Cosa provocano le dighe: il caso del Vajont

Nel mondo ci sono circa 58 mila dighe che intercettano un sesto dell’acqua dei fiumi prima che vada in mare, e il numero delle dighe e degli impianti idroelettrici non fa che salire. Un esempio impressionante è la Diga delle Tre Gole cinese, che rappresenta una di circa 50mila sul fiume Yangtze (Yang et al., 2010).

Possono anche esserci grosse conseguenze se non si realizzano studi adeguati del contesto idrogeologico in cui si creano le dighe, come nel caso del Vajont.

Lo studio dei ricercatori di Harvard

Ad analizzare gli impatti delle centrali idroelettriche ci hanno pensato anche i ricercatori dell’università americana di Harvard. Secondo i loro studi le inondazioni dei bacini idrici delle centrali elettriche immetterebbero negli ecosistemi marini una grande quantità di metilmercurio, ben più di quanto non stiano facendo i cambiamenti climatici.

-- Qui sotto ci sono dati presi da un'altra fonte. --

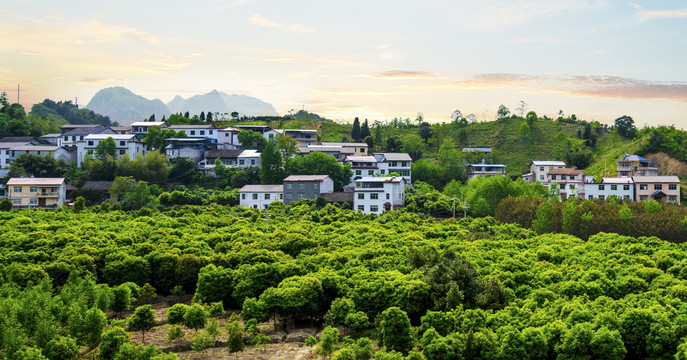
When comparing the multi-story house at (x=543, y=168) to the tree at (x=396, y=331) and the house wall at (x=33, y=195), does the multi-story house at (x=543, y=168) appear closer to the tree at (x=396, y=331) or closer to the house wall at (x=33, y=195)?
the house wall at (x=33, y=195)

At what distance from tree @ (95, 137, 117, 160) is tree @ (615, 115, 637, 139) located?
7409 cm

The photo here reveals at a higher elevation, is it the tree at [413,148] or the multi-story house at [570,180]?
the tree at [413,148]

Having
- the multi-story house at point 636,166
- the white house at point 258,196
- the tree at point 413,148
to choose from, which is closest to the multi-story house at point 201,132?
the white house at point 258,196

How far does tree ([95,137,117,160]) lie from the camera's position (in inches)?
2825

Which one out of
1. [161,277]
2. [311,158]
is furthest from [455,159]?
[161,277]

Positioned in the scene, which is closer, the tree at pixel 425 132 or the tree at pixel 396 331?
the tree at pixel 396 331

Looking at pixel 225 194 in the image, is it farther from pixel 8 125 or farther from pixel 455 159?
pixel 8 125

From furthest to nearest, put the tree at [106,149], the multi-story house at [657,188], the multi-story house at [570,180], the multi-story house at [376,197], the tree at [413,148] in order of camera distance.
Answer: the tree at [413,148], the tree at [106,149], the multi-story house at [570,180], the multi-story house at [657,188], the multi-story house at [376,197]

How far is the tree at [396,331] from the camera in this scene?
79.3 ft

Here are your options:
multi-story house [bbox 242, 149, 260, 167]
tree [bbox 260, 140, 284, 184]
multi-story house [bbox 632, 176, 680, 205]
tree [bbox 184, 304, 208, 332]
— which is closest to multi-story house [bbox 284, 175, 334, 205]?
tree [bbox 260, 140, 284, 184]

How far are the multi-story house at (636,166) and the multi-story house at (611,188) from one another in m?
7.72

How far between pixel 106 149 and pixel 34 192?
11410 millimetres

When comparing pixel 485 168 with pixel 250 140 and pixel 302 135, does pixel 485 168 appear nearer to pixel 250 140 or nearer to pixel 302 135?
pixel 302 135

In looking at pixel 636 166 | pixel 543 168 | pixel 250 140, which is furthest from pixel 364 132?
pixel 636 166
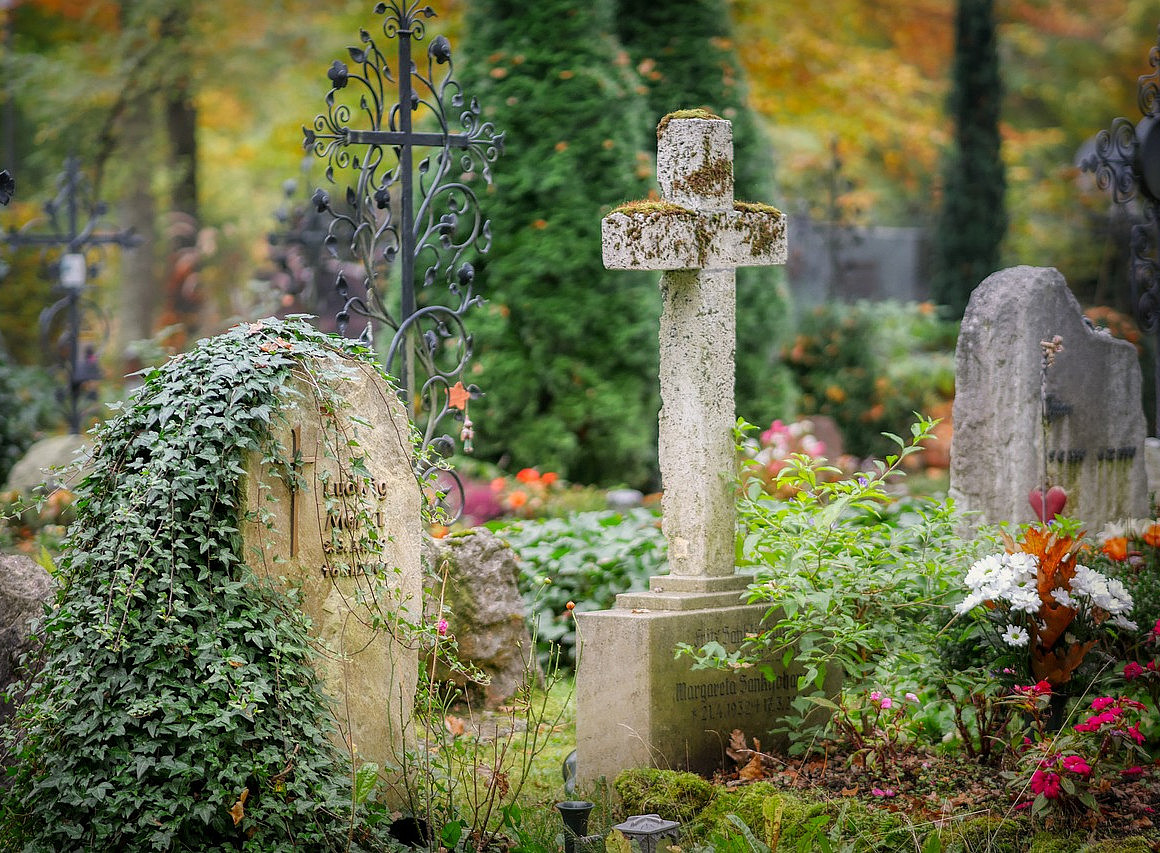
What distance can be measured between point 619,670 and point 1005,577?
1549 millimetres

I ricercatori di Harvard si sono concentrati sul caso delle cascate Muskrat, nella regione canadese del Labrador. Dal 2017, la costruzione di un nuovo impianto dovrebbe sommergere un’ampia regione situata a monte di un fiordo, il lago salato Melville, nel quale sono state trovate colonie di microrganismi con un tasso di metilmercurio molto superiore alle attese.

Gli effetti del metilmercurio nella catena alimentare

L’incontro fra acqua dolce e salata è alla base dell’inquinamento di questa neurotossin. La stratificazione dei due tipi di acqua trattiene i detriti a una determinata profondità (fra 1 e 10 metri) nella quale i batteri trasformano il mercurio presente naturalmente in mortale metilmercurio. In sostanza il plancton alimentandosi di mercurio, lo trasforma e inserisce la neurotossina nella catena alimentare.

Succede sostanzialmente questo. L’inondazione causata dall’attivazione del nuovo impianto idroelettrico determina un incremento dei livelli di metilmercurio. Questo mette, quindi, a rischio le comunità locali che vivono prevalentemente di pesca. Lo stesso problema si verifica negli impianti idroelettrici in progetto nell’Artico. In tal senso, come sottolineano sempre i ricercatori di Harvard la fonte sarebbe pulita solamente per chi usufruirà dell’energia da remoto, mentre i costi ecologici degli impianti idroelettrici ricadrebbero totalmente su coloro che vivono nei pressi degli impianti.